When running at xhigh or max, set a large max_tokens — starting at 64K and tuning from there is a safe default.

Task Budgets for Agentic Loops

Task budgets are a beta feature that gives Claude a token estimate for its entire agentic loop, including thinking, tool calls, and final output. The model sees a running countdown and adjusts its behavior to finish gracefully rather than truncating mid-task.

import anthropic

client = anthropic.Anthropic()

response = client.beta.messages.create(
    model="claude-opus-4-7",
    max_tokens=128000,
    output_config={
        "effort": "high",
        "task_budget": {
            "type": "tokens",
            "total": 128000
        }
    },
    messages=[
        {"role": "user", "content": "Refactor the data pipeline and add tests."}
    ],
    betas=["task-budgets-2026-03-13"]
)

Important constraints: the minimum total is 20,000 tokens. The task budget is a soft limit — it is a target the model aims for, not a hard cap that truncates output. If the task requires more, the model may use additional tokens.

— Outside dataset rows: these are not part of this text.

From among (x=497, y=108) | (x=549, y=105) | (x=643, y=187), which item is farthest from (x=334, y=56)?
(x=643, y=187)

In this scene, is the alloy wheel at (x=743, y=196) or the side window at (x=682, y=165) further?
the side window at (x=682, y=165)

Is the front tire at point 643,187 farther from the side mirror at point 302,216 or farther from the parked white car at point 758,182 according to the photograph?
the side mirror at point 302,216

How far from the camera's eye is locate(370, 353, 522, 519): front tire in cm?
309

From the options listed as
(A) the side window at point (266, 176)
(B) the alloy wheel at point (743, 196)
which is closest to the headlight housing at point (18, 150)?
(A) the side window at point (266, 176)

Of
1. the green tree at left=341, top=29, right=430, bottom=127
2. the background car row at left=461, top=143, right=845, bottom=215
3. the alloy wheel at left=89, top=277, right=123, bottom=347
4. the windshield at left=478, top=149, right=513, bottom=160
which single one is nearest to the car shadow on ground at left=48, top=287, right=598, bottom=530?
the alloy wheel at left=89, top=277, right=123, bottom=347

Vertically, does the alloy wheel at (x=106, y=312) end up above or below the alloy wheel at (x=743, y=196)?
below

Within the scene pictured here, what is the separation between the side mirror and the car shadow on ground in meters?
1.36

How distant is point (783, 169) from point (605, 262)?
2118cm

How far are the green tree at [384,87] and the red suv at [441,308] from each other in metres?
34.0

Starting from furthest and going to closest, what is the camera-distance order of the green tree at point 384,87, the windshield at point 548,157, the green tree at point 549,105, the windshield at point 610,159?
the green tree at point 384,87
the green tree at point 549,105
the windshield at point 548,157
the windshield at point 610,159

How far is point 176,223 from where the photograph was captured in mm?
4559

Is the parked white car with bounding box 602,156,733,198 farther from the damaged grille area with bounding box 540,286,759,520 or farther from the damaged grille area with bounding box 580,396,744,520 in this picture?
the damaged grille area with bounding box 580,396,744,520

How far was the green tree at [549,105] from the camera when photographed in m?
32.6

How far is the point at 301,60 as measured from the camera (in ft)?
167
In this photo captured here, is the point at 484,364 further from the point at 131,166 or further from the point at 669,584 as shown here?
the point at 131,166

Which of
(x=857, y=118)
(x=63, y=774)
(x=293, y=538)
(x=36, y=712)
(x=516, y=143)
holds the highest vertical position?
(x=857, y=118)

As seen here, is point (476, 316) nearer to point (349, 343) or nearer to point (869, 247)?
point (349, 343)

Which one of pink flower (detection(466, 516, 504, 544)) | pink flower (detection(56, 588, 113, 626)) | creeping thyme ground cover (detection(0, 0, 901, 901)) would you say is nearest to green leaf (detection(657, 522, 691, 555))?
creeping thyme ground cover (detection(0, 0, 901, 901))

The practical value is in long agentic sessions. Without a task budget, Claude may allocate too many tokens early in the loop (deep reasoning on step one) and run short near the end. With a task budget, it paces itself across the full sequence of tool calls.

High-Resolution Vision

The 3x improvement in image resolution makes Opus 4.7 substantially more useful for computer-use tasks. Previous Claude models topped out around 1,000 pixels on the long edge. At 2,576 pixels and 3.75 megapixels, the model can read small UI text, identify fine details in diagrams, and process high-DPI screenshots without significant downsampling artifacts.

import anthropic
import base64

client = anthropic.Anthropic()

with open("screenshot.png", "rb") as f:
    image_data = base64.standard_b64encode(f.read()).decode("utf-8")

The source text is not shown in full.